───── Data ─────

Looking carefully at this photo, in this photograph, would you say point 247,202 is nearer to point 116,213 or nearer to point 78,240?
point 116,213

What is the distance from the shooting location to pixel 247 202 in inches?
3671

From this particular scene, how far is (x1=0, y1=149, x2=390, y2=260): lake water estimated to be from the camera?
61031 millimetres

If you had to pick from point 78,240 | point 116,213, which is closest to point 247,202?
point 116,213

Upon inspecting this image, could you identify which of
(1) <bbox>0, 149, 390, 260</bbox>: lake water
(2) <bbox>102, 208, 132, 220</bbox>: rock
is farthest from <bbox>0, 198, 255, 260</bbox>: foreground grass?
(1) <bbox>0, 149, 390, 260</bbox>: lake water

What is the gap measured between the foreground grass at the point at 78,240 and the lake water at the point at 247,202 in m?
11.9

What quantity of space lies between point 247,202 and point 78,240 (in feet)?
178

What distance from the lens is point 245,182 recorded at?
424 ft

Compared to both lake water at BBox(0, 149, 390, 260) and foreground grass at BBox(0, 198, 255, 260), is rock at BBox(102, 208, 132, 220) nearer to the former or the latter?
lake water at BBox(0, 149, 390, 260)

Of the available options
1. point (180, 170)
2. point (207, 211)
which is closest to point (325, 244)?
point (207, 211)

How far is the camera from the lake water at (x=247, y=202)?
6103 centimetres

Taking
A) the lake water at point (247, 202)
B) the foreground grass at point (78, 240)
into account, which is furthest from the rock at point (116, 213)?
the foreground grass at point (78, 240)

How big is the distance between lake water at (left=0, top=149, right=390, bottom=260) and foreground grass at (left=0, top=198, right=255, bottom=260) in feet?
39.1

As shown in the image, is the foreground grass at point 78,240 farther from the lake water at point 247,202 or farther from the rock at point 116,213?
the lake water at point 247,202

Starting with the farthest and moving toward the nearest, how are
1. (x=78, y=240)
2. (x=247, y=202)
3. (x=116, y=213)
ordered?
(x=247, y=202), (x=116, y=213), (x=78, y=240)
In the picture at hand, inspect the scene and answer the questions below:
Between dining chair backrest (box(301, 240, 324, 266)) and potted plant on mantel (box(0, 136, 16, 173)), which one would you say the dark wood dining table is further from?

─────
───── Data ─────

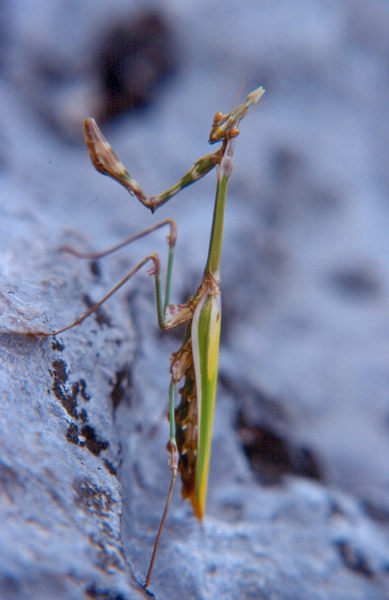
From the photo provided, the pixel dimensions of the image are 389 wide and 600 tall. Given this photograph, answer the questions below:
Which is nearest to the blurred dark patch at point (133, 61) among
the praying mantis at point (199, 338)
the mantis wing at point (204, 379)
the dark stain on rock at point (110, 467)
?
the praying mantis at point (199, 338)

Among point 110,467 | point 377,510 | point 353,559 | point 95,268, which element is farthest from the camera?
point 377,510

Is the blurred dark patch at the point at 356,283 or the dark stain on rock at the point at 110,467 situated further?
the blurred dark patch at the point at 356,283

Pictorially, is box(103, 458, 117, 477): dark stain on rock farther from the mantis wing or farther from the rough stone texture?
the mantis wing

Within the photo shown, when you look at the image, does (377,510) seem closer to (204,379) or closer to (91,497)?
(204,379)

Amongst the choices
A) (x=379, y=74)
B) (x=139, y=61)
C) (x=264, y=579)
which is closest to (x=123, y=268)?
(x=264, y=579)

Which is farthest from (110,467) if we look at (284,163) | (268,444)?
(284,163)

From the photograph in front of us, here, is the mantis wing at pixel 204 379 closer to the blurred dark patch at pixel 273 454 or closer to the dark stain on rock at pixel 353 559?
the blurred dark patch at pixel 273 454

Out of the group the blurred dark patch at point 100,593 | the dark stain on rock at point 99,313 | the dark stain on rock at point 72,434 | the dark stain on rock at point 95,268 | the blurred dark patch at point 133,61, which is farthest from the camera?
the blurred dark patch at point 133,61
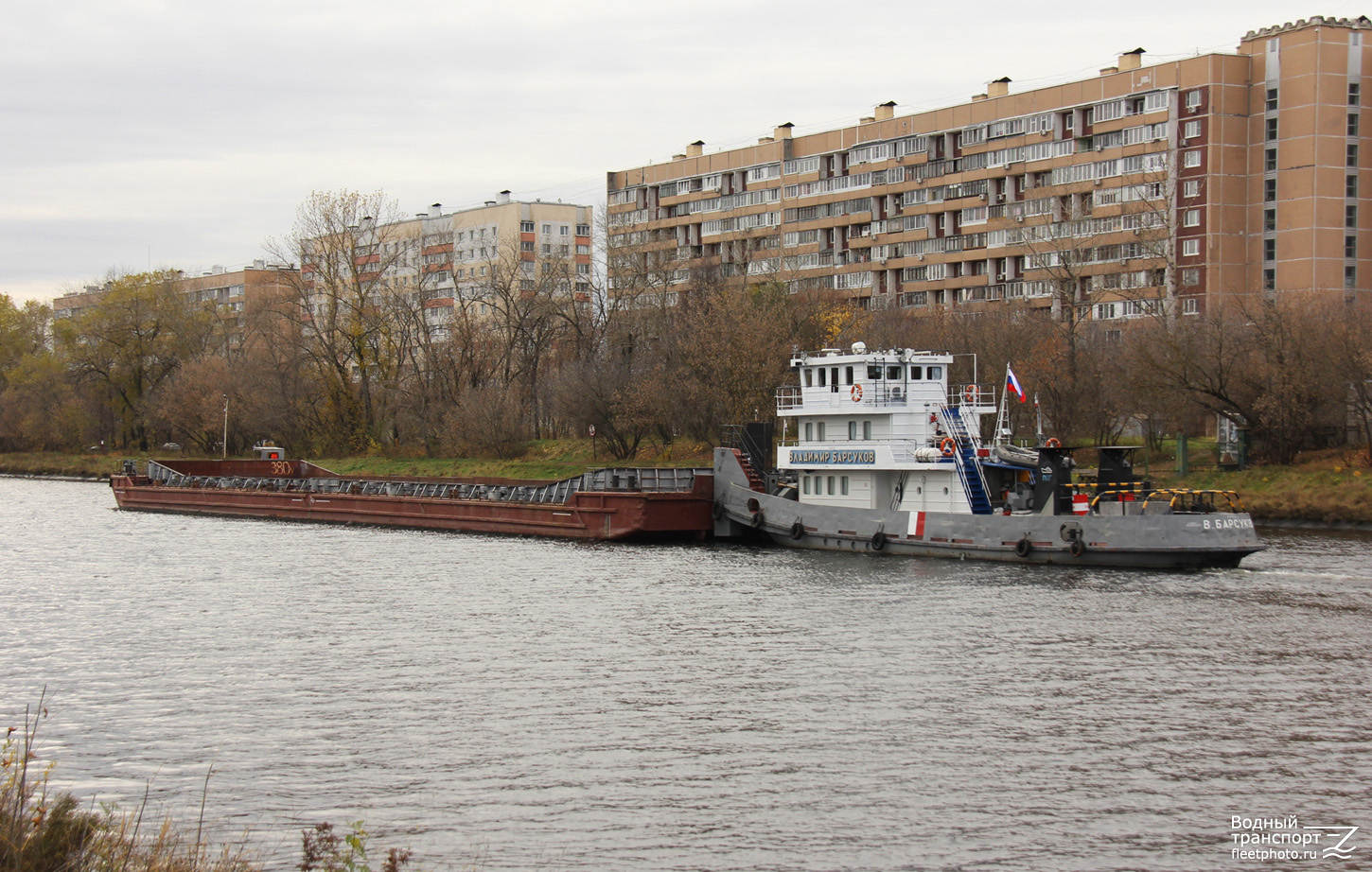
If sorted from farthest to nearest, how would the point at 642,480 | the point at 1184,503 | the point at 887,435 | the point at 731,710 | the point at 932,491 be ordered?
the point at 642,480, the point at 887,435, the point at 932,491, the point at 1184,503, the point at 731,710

─────

## Problem to work on
Format the lines from the one containing "Compared to both" through the one containing "(x=247, y=202), (x=116, y=213), (x=78, y=240)" as a JSON list of strings, one string per line, leaving out blank lines.

## Exercise solution
[
  "Compared to both lake water at BBox(0, 149, 390, 260) and foreground grass at BBox(0, 198, 255, 260), is rock at BBox(102, 208, 132, 220) nearer to the former or the latter?",
  "lake water at BBox(0, 149, 390, 260)",
  "Of the available options",
  "1. point (180, 170)",
  "2. point (207, 211)",
  "which is closest to point (325, 244)?",
  "point (207, 211)",
  "How far is the camera from the lake water at (x=247, y=202)?",
  "6103 centimetres",
  "Taking",
  "A) the lake water at point (247, 202)",
  "B) the foreground grass at point (78, 240)",
  "into account, which is furthest from the rock at point (116, 213)?",
  "the foreground grass at point (78, 240)",
  "How big is the distance between lake water at (left=0, top=149, right=390, bottom=260) and foreground grass at (left=0, top=198, right=255, bottom=260) in feet?",
  "39.1",
  "As shown in the image, is the foreground grass at point 78,240 farther from the lake water at point 247,202 or farther from the rock at point 116,213?",
  "the lake water at point 247,202",
  "Starting with the farthest and moving toward the nearest, how are",
  "1. (x=78, y=240)",
  "2. (x=247, y=202)",
  "3. (x=116, y=213)",
  "ordered?",
  "(x=247, y=202), (x=116, y=213), (x=78, y=240)"
]